Please change (or be prepared to dicsuss how you would change) the code in the following ways:
- Modify SQL Query - the existing query loads the text for all documents associated with a particular docket entry. The code should be modified to load the text for all documents associated with an entire case.
- See below for information about the data model.
- Note this program uses QueryDSL to construct SQL. QueryDSL allows queries to be constructed in a type-safe manner.
- BUILD NOTE: querydsl uses annotation processing to generate some classes referenced by
ProcessDoc.java
; you will need to execute full maven build to get these generated classes and re-sync project in IDE (if using one)
- BUILD NOTE: querydsl uses annotation processing to generate some classes referenced by
- Find matching lines - the existing code counts the number of times the word "plaintiff" occurs in all loaded document text and prints the count. The code should be modified to print all lines that indicate what party an attorney represents.
- Such lines usually take the following form:
Attorneys for Plaintiff
Counsel for Defendant
Attorneys for Samsung Electronics
Attorney for Defendant Apple Inc.
- NOTE: You do not need to exhaustively discover / find all possible forms of "Attorneys for".

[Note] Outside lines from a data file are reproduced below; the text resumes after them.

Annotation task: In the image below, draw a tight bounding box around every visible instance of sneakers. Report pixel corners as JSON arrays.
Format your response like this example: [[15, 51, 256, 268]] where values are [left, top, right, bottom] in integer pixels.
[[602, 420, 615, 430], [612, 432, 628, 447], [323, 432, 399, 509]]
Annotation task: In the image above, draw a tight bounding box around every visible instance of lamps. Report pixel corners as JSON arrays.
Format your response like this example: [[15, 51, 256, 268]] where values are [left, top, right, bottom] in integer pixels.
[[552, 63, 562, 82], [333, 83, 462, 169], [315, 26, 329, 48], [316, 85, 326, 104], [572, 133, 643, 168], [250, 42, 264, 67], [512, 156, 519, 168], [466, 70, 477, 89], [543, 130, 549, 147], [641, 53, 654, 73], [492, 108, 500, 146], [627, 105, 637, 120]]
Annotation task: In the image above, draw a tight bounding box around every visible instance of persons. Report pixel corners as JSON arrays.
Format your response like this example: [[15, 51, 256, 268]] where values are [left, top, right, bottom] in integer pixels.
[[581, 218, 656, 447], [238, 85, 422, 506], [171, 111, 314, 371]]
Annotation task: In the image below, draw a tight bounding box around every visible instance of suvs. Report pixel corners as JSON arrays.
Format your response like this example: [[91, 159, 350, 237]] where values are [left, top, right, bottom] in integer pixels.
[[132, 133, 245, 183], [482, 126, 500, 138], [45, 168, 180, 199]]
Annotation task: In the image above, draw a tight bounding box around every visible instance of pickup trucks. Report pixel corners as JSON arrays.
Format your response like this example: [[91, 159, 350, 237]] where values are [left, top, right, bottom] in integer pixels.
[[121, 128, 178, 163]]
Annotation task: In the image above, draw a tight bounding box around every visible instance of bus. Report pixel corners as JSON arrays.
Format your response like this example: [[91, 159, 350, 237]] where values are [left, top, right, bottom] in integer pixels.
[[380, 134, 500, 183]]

- Such lines usually take the following form:
The included sqlite3 database contains 5 tables.
A court is represented in dc_court
and has an id
and a name
, like "U.S. District Court for the Eastern District of Texas":
CREATE TABLE dc_court (
id integer PRIMARY KEY,
name text -- the name of the court
);
A case represents a matter or proceeding before a specific court. It has a title like "Apple v. Samsung":
CREATE TABLE dc_case (
id integer PRIMARY KEY,
title text, -- the title of the case
court_id integer, -- the associated court (FK)
filed_on date, -- the date the case was filed
terminated_on date, -- the date the case was terminated (or NULL if still open)
FOREIGN KEY (court_id) REFERENCES dc_court (id) ON DELETE CASCADE
);
Activity on a case is represented by docket entries, each of which contain a note about an action taken by one of the parties involved in a case, an attorney, a judge, or court clerk. Some examples of docket entries:
- Original COMPLAINT filed. Cause: 35:271 Patent Infringement.
- Corporate Disclosure Statement filed by Samsung Electronics.
- ANSWER to Original Complaint by Sandisk Corporation.
- ORDER setting scheduling conference for 4/15/02 at 3:00 in Tyler, Texas scheduling conference for 3:00 4/15/02 before Judge John Hannah Jr (signed by Judge John Hannah Jr)
CREATE TABLE dc_docket_entry (
id integer PRIMARY KEY,
case_id integer, -- the associated case (FK)
number integer, -- the docket entry "number", representing the order of docket entries for a case (starting from 1)
filed_on date, -- the date the docket entry was made
text text, -- the text (note) of the docket entry
FOREIGN KEY (case_id) REFERENCES dc_case (id) ON DELETE CASCADE
);
Many docket entries have one or more documents associated with them. For example:
- The docket entry with the text "Original COMPLAINT filed. Cause: 35:271 Patent Infringement." would have at least one document associated, the Complaint, which is a document laying out the facts and legal reasons a party is bringing the action to the court. Other documents may also be attached, like Exhibits, which contain extra information described in the Complaint.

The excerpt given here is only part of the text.